Statistics. We exported continuous fluid intake records from the BioDAQ DataViewer (Research Diets) and then used Microsoft Excel to organize data and to calculate total intake volumes. After acute chemogenetic stimulation with CNO and after week-long dietary sodium deprivation, we analyzed the first 6 hours of access to 3% NaCl. For all multiday infusion protocols, we analyzed 3% NaCl and water intake in 24-hour bins. We then used GraphPad Prism to plot data and run statistical tests, which are described in figure legends. To compare dose-response effects of aldosterone on 3% NaCl and water intake, we calculated AUC across 9d following osmotic minipump implantation and then used 1-way ANOVA followed by Tukey’s multiple-comparison correction. To assess the effect of Cre-conditional neuronal ablation on aldosterone-induced intake of 3% NaCl and water, CNO effects on sodium and water intake, and sodium and water intake induced by sodium deprivation, we used unpaired, 2-tailed t tests. We also used unpaired, 2-tailed t tests to compare immunolabeled cell counts between individual groups of experimental and control mice and to compare sodium, copeptin, and glucose measurements between aldosterone-infused and control mice. To compare average daily water intake and average daily urine output between aldosterone- and vehicle-infused mice with restricted and unrestricted water access in metabolic cages, we used repeated-measures 2-way ANOVA. All results are expressed as mean ± SD. We considered P < 0.05 statically significant.

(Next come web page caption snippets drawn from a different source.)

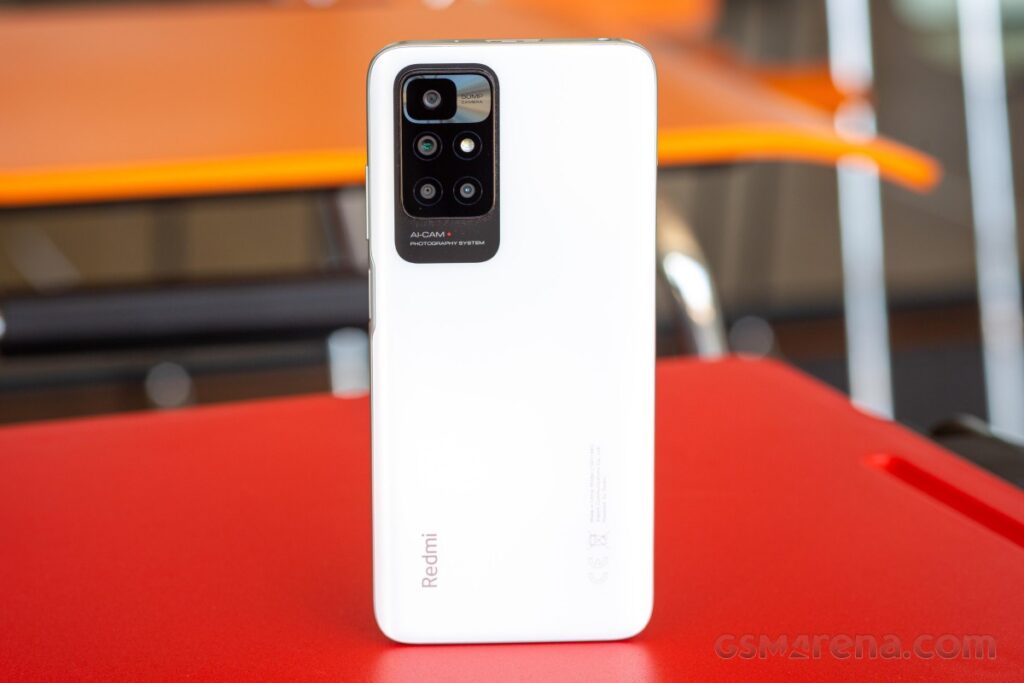 بهترین گوشی گیمینگ ارزان | زمستان ۱۴۰۲ 24 گوشی گیمینگ شیائومی مدل REDMI 10A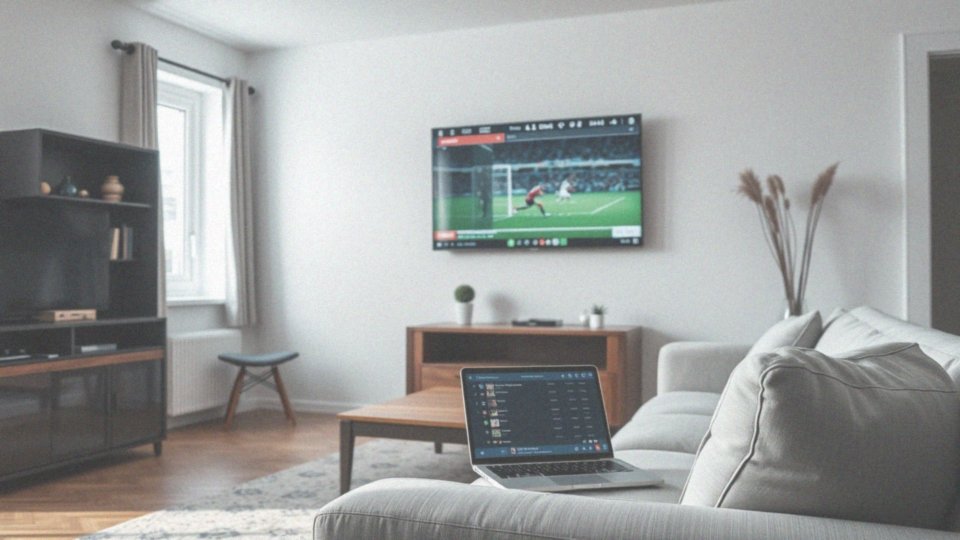 Jak wygląda oferta transmisji live w STS TV?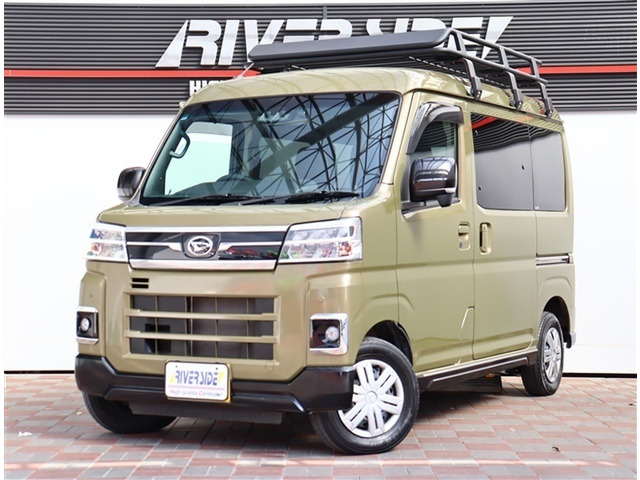 アトレー RS 純正メモリーナビフルセグバックカメラスマ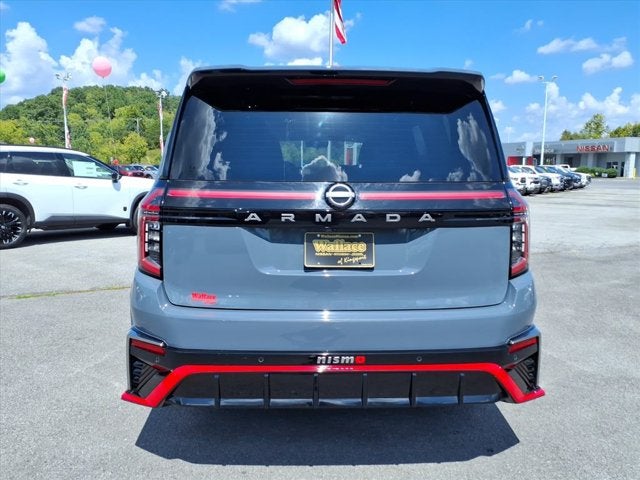 2026 Nissan Armada NISMO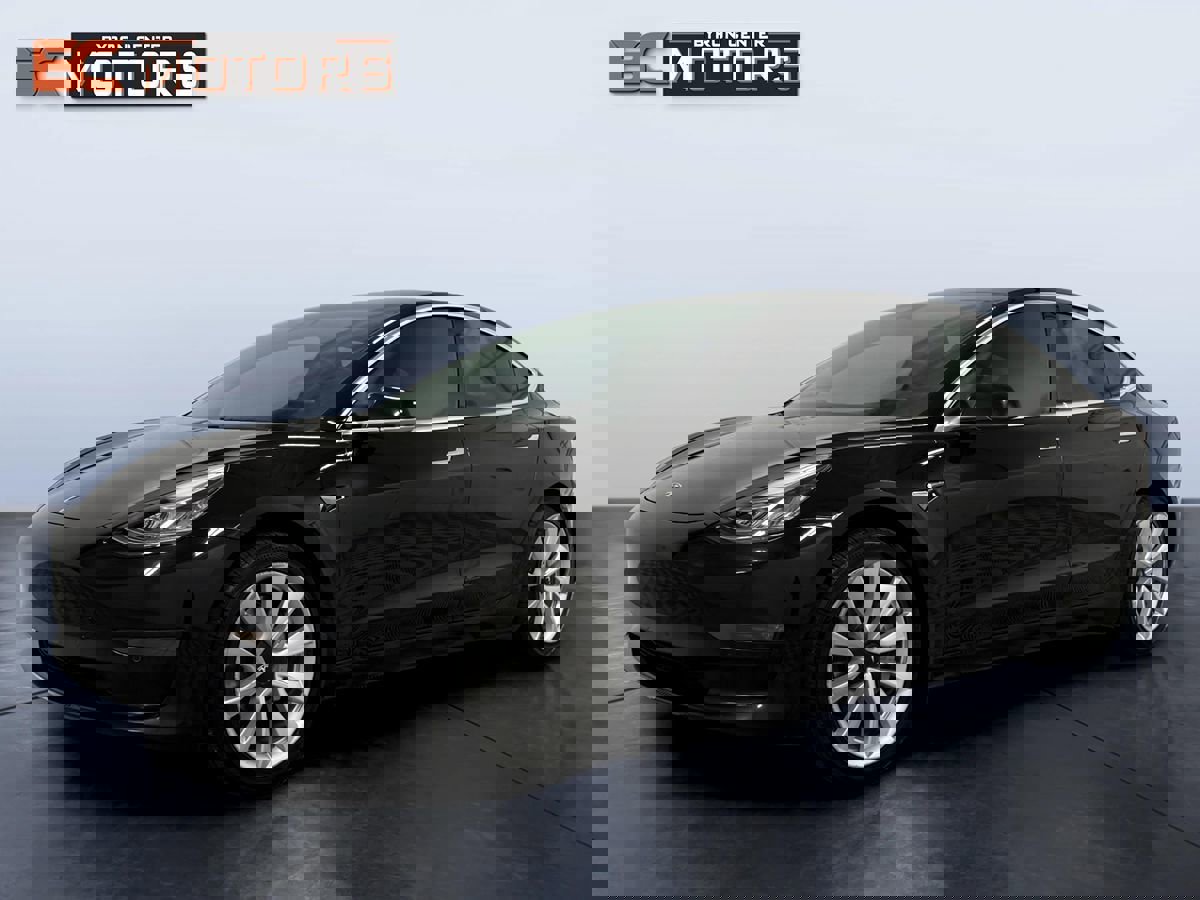 Used 2019 Tesla Model 3 Standard Range image 2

Study approval. All procedures involving animals were conducted in accordance with the guidelines of the IACUC at the University of Iowa (protocol nos. 00720011, 3072011, and 3102343). Human tissue procurement protocols were reviewed by the University of Iowa’s IRB and determined not to represent patient research under the Revised Common Rule. Consent for research tissue donation was obtained from the next of kin by the University of Iowa Department of Pathology in accordance with federal and Iowa law. In accordance with Iowa law, no tissue from elective terminations was used for this project.

Data availability. The data that support the findings of this study are in the Supporting Data Values file and are also available from the corresponding author upon reasonable request.